* GIVEN PROBLEM *
Rewrite every line of the records below as a JSON list of strings, one string per line, leaving out blank lines.

* MATERIAL SUPPLIED *
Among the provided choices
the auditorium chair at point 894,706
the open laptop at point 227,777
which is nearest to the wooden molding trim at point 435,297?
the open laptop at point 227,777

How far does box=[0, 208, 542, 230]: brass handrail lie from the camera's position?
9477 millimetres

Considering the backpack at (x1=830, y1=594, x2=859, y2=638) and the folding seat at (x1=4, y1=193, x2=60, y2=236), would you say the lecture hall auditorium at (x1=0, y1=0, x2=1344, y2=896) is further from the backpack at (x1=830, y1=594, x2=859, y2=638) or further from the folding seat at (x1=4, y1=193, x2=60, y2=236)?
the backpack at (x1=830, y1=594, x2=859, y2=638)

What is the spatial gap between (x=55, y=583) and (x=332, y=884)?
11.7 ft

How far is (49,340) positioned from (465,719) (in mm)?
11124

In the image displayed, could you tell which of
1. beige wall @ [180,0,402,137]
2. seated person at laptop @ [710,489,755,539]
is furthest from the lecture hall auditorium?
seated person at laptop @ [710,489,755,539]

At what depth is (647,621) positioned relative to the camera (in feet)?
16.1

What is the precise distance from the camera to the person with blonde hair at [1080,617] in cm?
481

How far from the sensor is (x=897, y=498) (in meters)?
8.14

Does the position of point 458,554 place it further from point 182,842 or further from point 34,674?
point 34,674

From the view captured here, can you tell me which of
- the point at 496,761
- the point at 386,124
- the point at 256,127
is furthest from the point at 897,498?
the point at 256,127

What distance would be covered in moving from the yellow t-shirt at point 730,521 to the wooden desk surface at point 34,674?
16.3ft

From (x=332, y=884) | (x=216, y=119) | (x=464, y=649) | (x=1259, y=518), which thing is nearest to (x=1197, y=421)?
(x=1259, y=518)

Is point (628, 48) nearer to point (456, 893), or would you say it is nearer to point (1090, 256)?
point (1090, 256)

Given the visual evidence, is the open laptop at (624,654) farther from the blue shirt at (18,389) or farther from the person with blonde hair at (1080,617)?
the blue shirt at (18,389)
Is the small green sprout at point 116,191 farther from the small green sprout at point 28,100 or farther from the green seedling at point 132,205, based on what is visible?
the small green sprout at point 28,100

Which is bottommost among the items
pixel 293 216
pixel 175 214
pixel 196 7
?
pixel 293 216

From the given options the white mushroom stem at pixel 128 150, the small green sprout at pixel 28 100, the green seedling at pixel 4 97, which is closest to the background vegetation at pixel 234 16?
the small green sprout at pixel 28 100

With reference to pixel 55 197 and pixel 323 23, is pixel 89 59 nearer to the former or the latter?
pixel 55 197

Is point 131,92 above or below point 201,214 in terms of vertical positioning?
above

* FULL SOLUTION *
[
  "Among the provided choices",
  "the auditorium chair at point 894,706",
  "the open laptop at point 227,777",
  "which is nearest to the wooden molding trim at point 435,297?",
  "the open laptop at point 227,777",
  "How far does box=[0, 208, 542, 230]: brass handrail lie from the camera's position?",
  "9477 millimetres",
  "Considering the backpack at (x1=830, y1=594, x2=859, y2=638) and the folding seat at (x1=4, y1=193, x2=60, y2=236), would you say the lecture hall auditorium at (x1=0, y1=0, x2=1344, y2=896) is further from the backpack at (x1=830, y1=594, x2=859, y2=638) or further from the folding seat at (x1=4, y1=193, x2=60, y2=236)?",
  "the backpack at (x1=830, y1=594, x2=859, y2=638)",
  "What is the spatial gap between (x=55, y=583) and (x=332, y=884)?",
  "11.7 ft",
  "How far is (49,340) positioned from (465,719) (in mm)?",
  "11124",
  "In the image displayed, could you tell which of",
  "1. beige wall @ [180,0,402,137]",
  "2. seated person at laptop @ [710,489,755,539]",
  "is furthest from the lecture hall auditorium?",
  "seated person at laptop @ [710,489,755,539]",
  "At what depth is (647,621) positioned relative to the camera (in feet)?",
  "16.1",
  "What is the precise distance from the camera to the person with blonde hair at [1080,617] in cm?",
  "481",
  "How far from the sensor is (x=897, y=498) (in meters)?",
  "8.14",
  "Does the position of point 458,554 place it further from point 182,842 or further from point 34,674?",
  "point 34,674",
  "From the view captured here, can you tell me which of",
  "- the point at 496,761",
  "- the point at 386,124",
  "- the point at 256,127",
  "is furthest from the point at 897,498?",
  "the point at 256,127",
  "What distance would be covered in moving from the yellow t-shirt at point 730,521 to the wooden desk surface at point 34,674?",
  "16.3ft",
  "From (x=332, y=884) | (x=216, y=119) | (x=464, y=649) | (x=1259, y=518), which thing is nearest to (x=1197, y=421)?",
  "(x=1259, y=518)",
  "Is point (628, 48) nearer to point (456, 893), or would you say it is nearer to point (1090, 256)?",
  "point (1090, 256)",
  "Given the visual evidence, is the open laptop at (624,654) farther from the blue shirt at (18,389) or farther from the person with blonde hair at (1080,617)?",
  "the blue shirt at (18,389)",
  "Is the small green sprout at point 116,191 farther from the small green sprout at point 28,100 or farther from the green seedling at point 132,205, based on what is visible?",
  "the small green sprout at point 28,100",
  "Which is bottommost among the items",
  "pixel 293 216",
  "pixel 175 214",
  "pixel 196 7",
  "?",
  "pixel 293 216",
  "From the given options the white mushroom stem at pixel 128 150, the small green sprout at pixel 28 100, the green seedling at pixel 4 97, which is closest to the background vegetation at pixel 234 16?",
  "the small green sprout at pixel 28 100",
  "With reference to pixel 55 197 and pixel 323 23, is pixel 89 59 nearer to the former or the latter?",
  "pixel 55 197",
  "Is point 131,92 above or below point 201,214 in terms of vertical positioning?",
  "above"
]